▸ Short task
Count the lines in the records below that contain the word "white" and reply with the number alone.
= = = = =
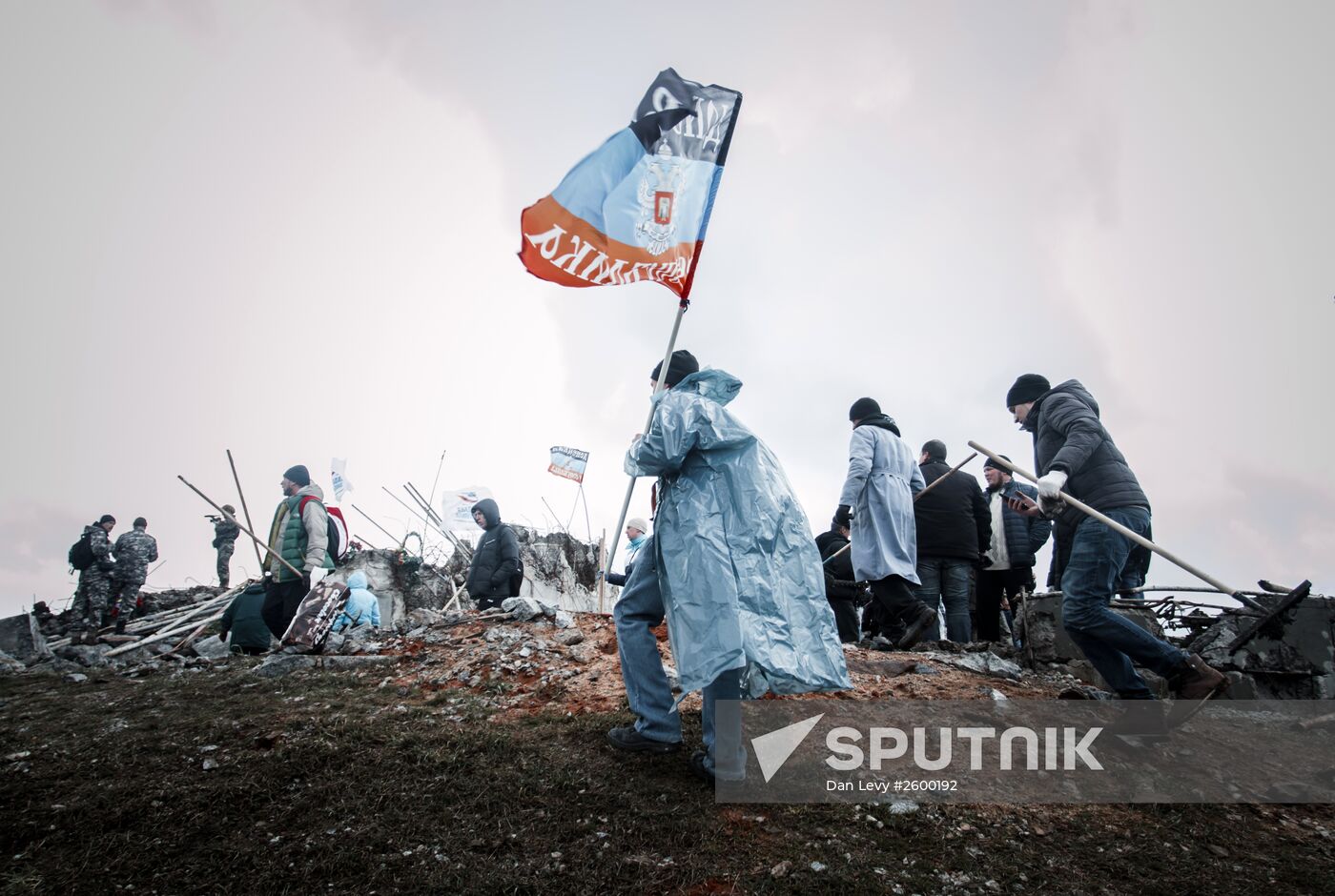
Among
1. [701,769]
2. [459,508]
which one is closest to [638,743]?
[701,769]

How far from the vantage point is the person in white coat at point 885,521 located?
210 inches

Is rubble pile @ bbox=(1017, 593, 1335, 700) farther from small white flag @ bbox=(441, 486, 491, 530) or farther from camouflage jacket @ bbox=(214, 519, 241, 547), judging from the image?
camouflage jacket @ bbox=(214, 519, 241, 547)

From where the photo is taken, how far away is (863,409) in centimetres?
585

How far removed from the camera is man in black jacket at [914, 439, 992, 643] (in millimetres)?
5754

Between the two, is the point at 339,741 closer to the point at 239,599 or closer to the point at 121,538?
the point at 239,599

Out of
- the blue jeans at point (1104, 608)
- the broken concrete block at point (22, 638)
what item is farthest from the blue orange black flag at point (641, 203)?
the broken concrete block at point (22, 638)

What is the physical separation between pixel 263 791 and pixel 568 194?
4.10 metres

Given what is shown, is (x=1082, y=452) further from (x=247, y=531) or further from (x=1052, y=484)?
(x=247, y=531)

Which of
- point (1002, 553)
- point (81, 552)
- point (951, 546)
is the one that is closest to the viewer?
point (951, 546)

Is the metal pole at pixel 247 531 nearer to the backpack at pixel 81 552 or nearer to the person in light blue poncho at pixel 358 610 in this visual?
the person in light blue poncho at pixel 358 610

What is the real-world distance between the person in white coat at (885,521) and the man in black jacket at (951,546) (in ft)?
0.99

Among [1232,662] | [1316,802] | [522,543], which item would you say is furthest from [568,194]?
[522,543]

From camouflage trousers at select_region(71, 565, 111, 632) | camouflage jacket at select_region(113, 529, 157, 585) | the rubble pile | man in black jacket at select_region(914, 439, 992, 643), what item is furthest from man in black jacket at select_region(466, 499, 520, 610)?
camouflage trousers at select_region(71, 565, 111, 632)

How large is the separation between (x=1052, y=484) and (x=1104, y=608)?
0.68 metres
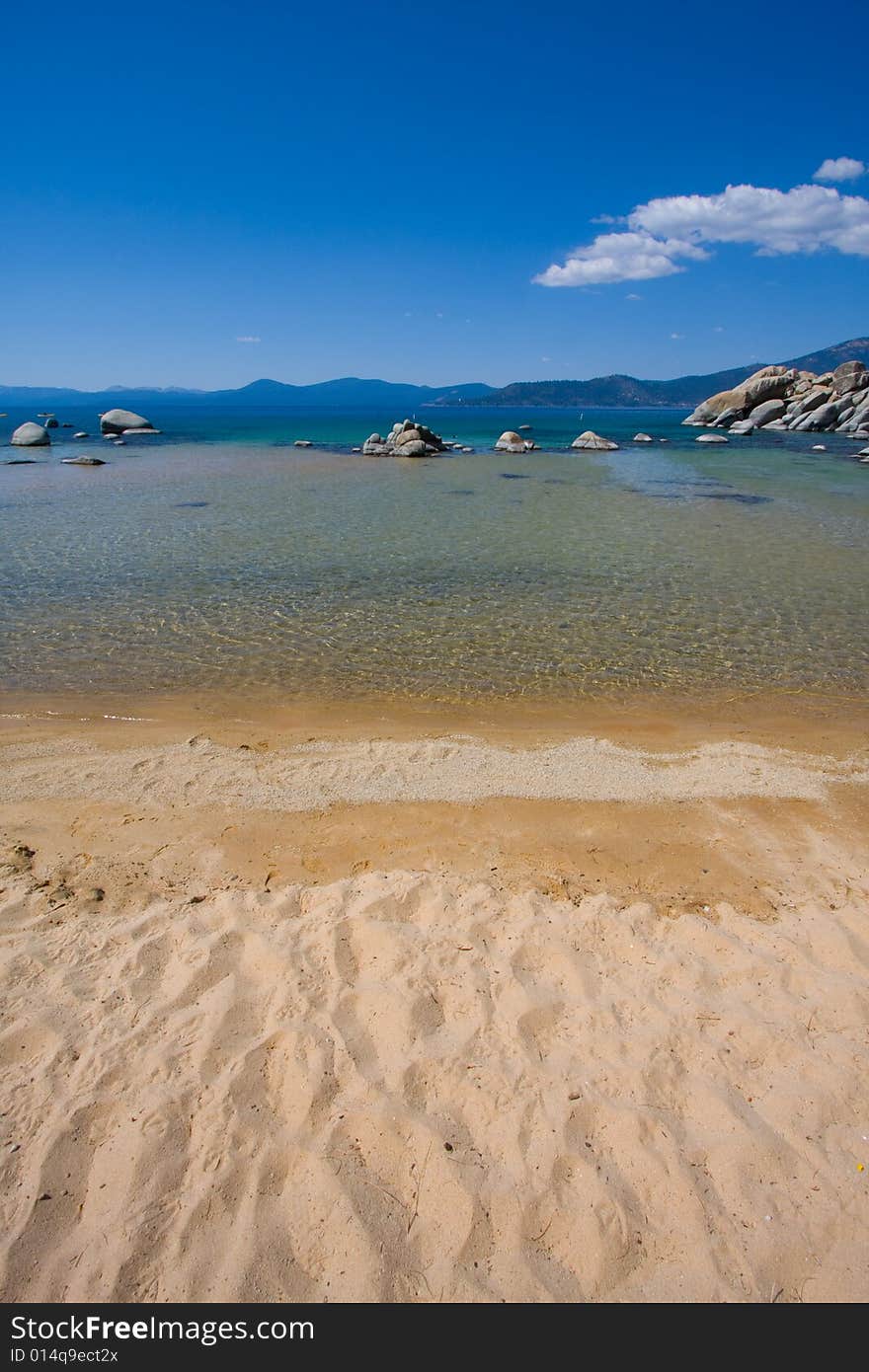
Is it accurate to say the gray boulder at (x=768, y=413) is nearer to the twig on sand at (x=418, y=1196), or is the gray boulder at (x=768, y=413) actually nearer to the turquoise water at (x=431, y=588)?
the turquoise water at (x=431, y=588)

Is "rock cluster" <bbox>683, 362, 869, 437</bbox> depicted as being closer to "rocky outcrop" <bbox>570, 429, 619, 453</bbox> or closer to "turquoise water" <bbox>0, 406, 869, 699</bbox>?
"rocky outcrop" <bbox>570, 429, 619, 453</bbox>

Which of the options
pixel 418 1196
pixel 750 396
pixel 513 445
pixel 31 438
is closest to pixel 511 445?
pixel 513 445

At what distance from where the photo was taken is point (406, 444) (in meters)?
48.0

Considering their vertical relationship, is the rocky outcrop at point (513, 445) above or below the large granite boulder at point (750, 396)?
below

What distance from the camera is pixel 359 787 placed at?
6773 millimetres

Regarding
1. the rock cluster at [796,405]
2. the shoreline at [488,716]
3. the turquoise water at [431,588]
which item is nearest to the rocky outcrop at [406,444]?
the turquoise water at [431,588]

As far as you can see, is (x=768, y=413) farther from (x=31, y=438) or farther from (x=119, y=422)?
(x=31, y=438)

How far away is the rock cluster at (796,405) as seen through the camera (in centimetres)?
7062

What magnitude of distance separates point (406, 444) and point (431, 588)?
3701cm

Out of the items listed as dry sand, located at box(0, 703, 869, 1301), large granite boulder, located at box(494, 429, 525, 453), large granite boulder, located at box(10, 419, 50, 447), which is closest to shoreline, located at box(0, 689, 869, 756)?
dry sand, located at box(0, 703, 869, 1301)

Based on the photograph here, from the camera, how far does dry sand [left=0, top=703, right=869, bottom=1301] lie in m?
2.91

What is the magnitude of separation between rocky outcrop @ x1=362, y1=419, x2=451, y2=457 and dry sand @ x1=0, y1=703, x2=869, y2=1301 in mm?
44750

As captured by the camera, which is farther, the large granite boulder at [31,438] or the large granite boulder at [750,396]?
the large granite boulder at [750,396]

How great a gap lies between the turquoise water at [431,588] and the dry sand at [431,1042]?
145 inches
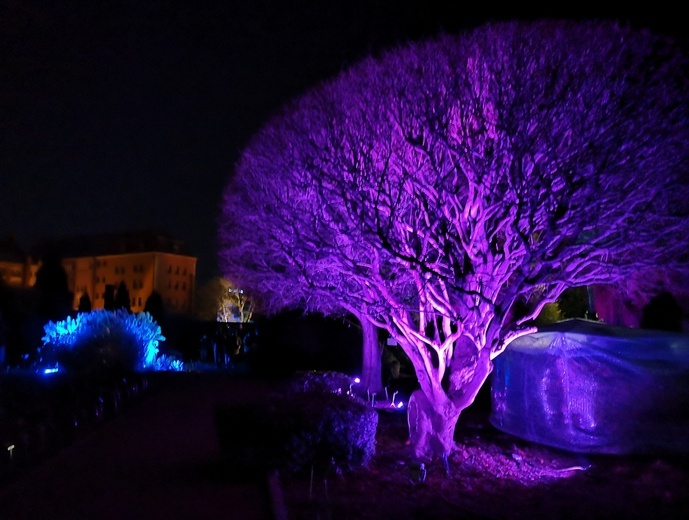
= = = = =
▸ Answer to this task
3